Which brings me to the most recent activity in the love bleeding heart of mine. I met this girl through my friends, it was one of their birthdays, i thought she was cute, and one of them told me she was a good girl and if i was interested i should go for her. So i said why not I pursued, Quickly finding out that we had a lot in common and i realized I'm starting to like her a lot. Time goes by, and i find out she has been damaged by her ex of 4 years. She was taken advantage of and beat by him. I felt like Robin Hood, saving the day, driving what seemed like to be endlessly forever just to console her. I was there for whenever she needed someone to talk to, someone to hold, and someone to just be there. I thought it paid off, we hooked up and i felt our feelings for each other growing. But one day i felt the love stop from her, it was like a chilling breeze on a warm summer day. The cold shoulder, that night i asked god, please give me a sign if we have anything in the future together. I should've listen to the sign, i was driving down the expressway and a picture of her i keep in my car, zips out the window and is lost in the wind. I wouldn't believe it, and i didn't want to. She was throwing signs again after a while. I felt us growing again, but in the end i was the last one to find out that she has gone back with her scumbag of an ex. Just heartbreaking. I remember clearly the first thing someone said to me "How's it feel to be scumbagged." Its not a nice feeling at all. All i have left are memories of us holding each other, kissing and the final letter she wrote to me, saying she wanted to like me and wanted to be with me because she knew i would make her happy. But i guess im too nice of a guy to beat her and take advantage of her. Do nice guys always finish last? Makes you think...

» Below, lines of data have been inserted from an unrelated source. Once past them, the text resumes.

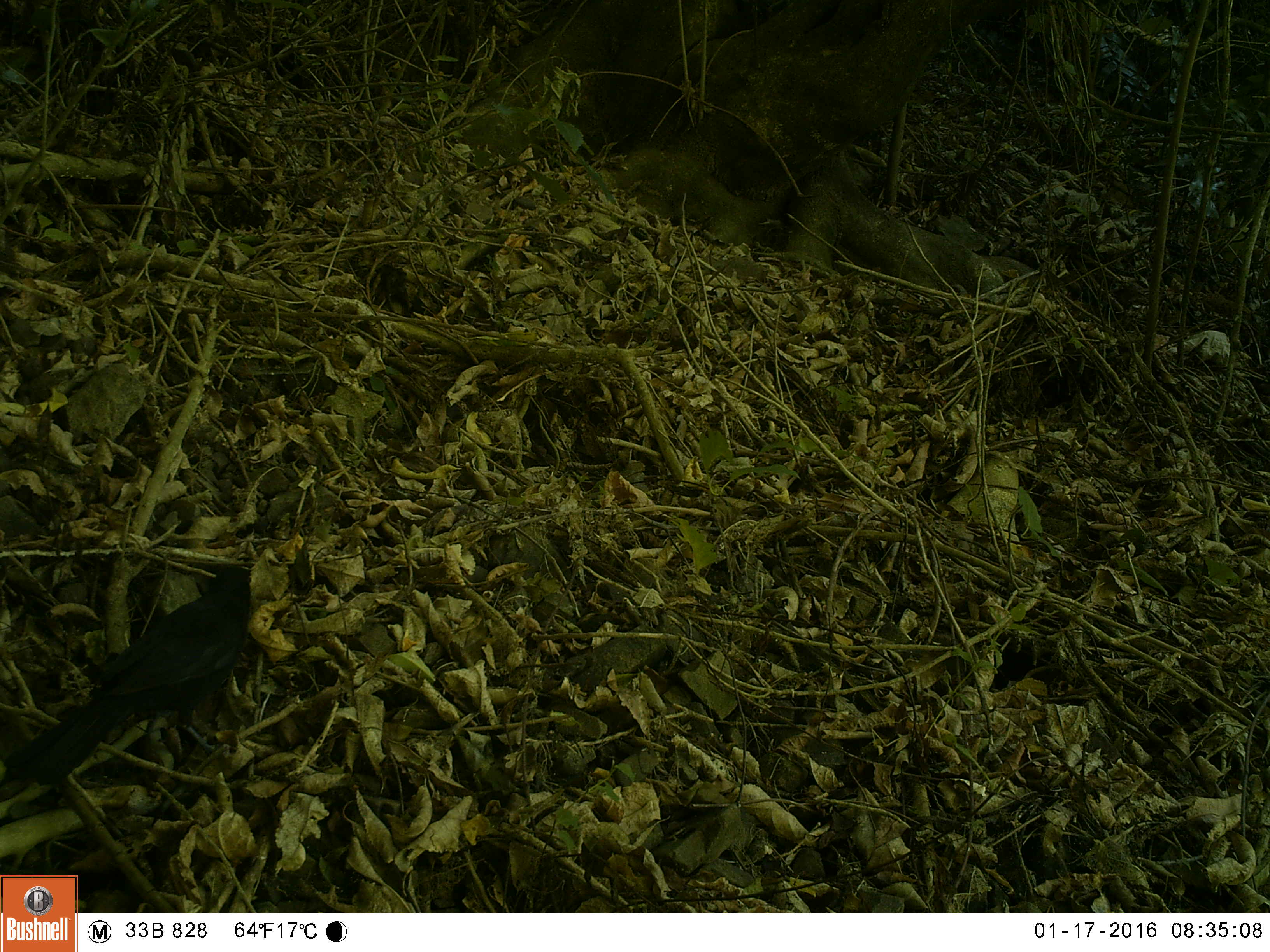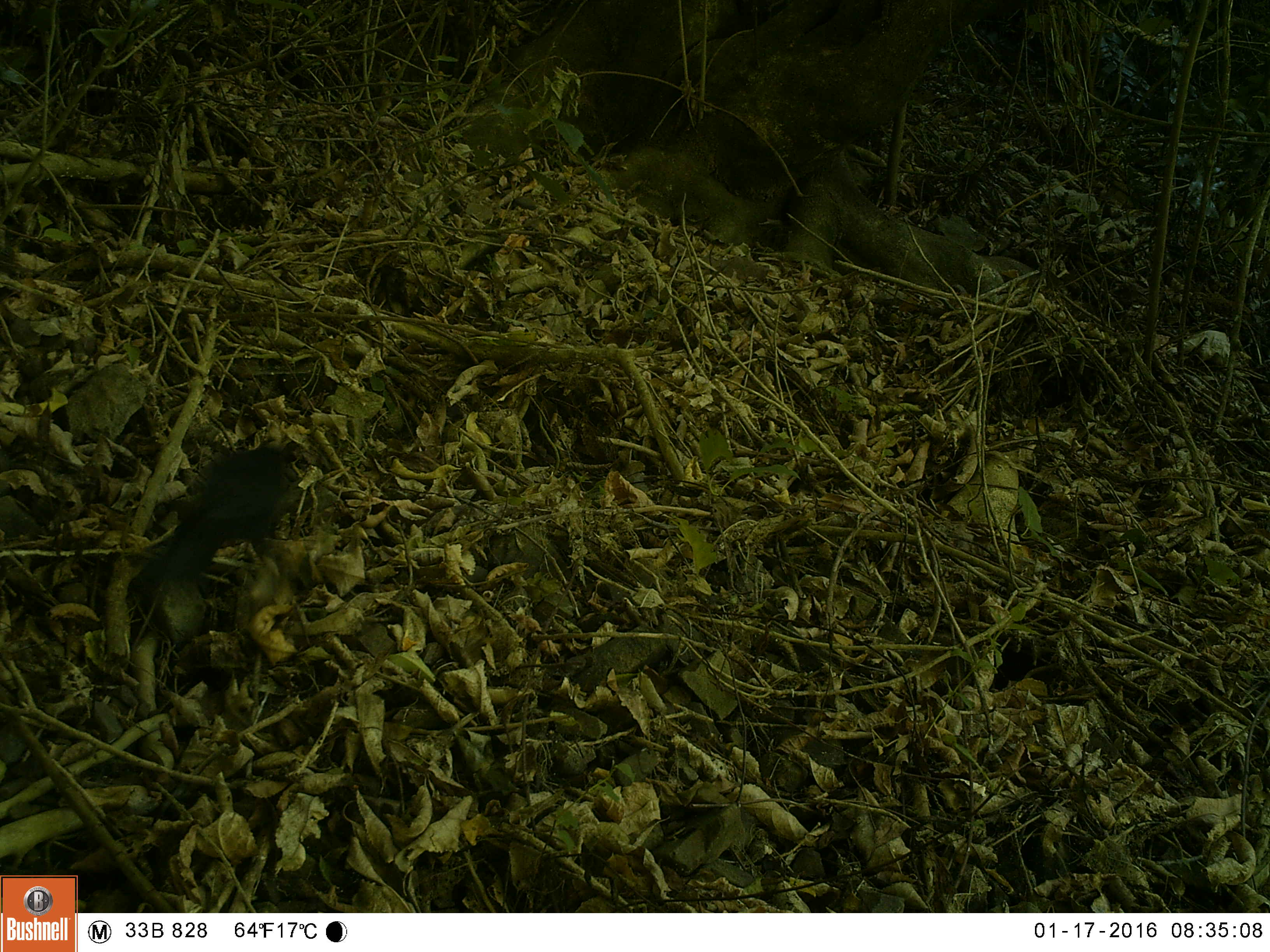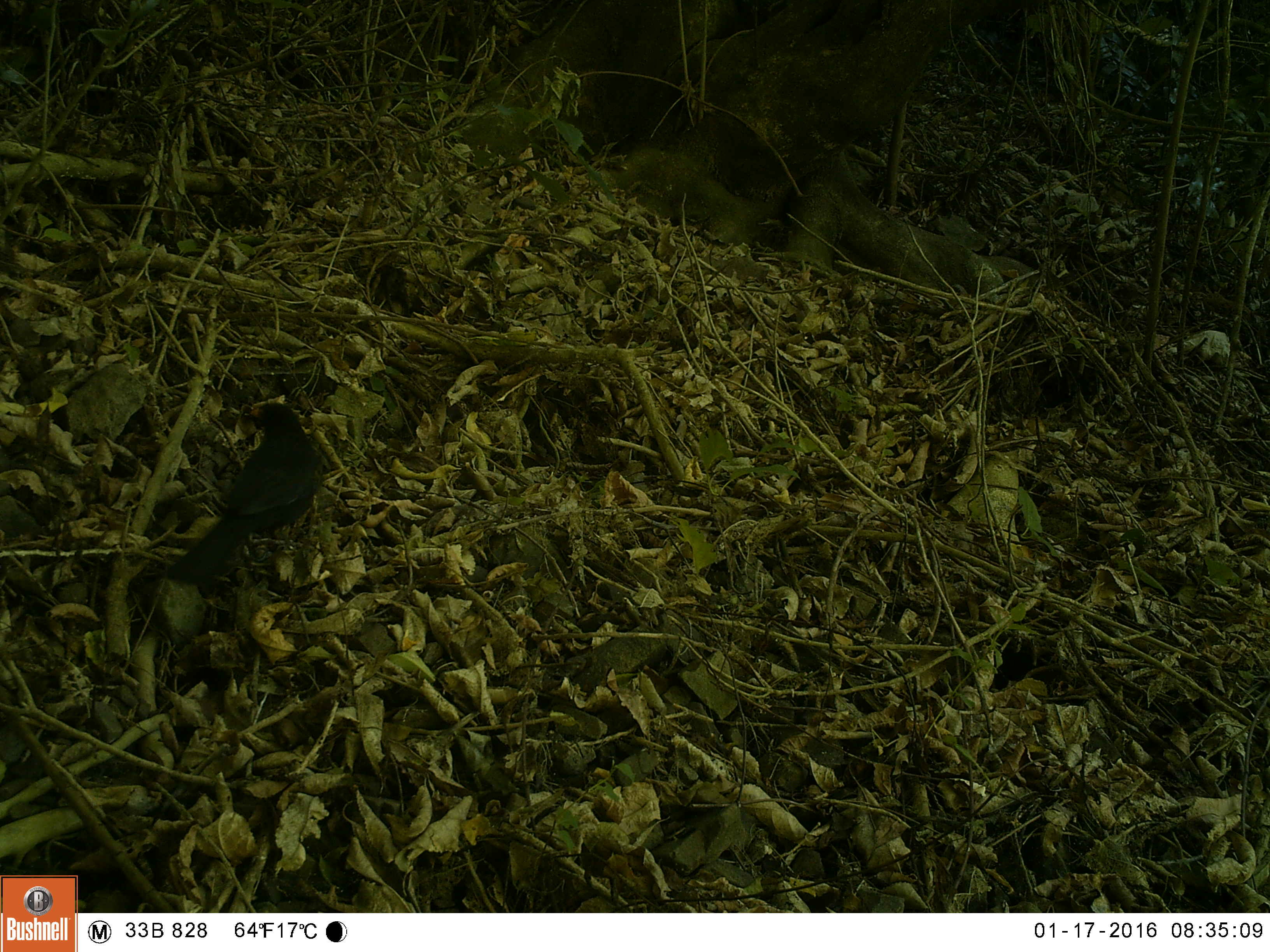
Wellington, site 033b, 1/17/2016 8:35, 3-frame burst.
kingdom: Animalia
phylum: Chordata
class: Aves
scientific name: Aves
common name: bird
Bird (Aves).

It is not easy being like this, when all you want to do is give your heart, all of it! to one special person. I've only figured a few things out of my life experience but the same results happen over and over again, because its my dumb nature. I want it to be a fairy tale romance, but im starting to think there is no such thing. But as a future reference for myself: If I have to chase her down and impress her, i'm already one step behind.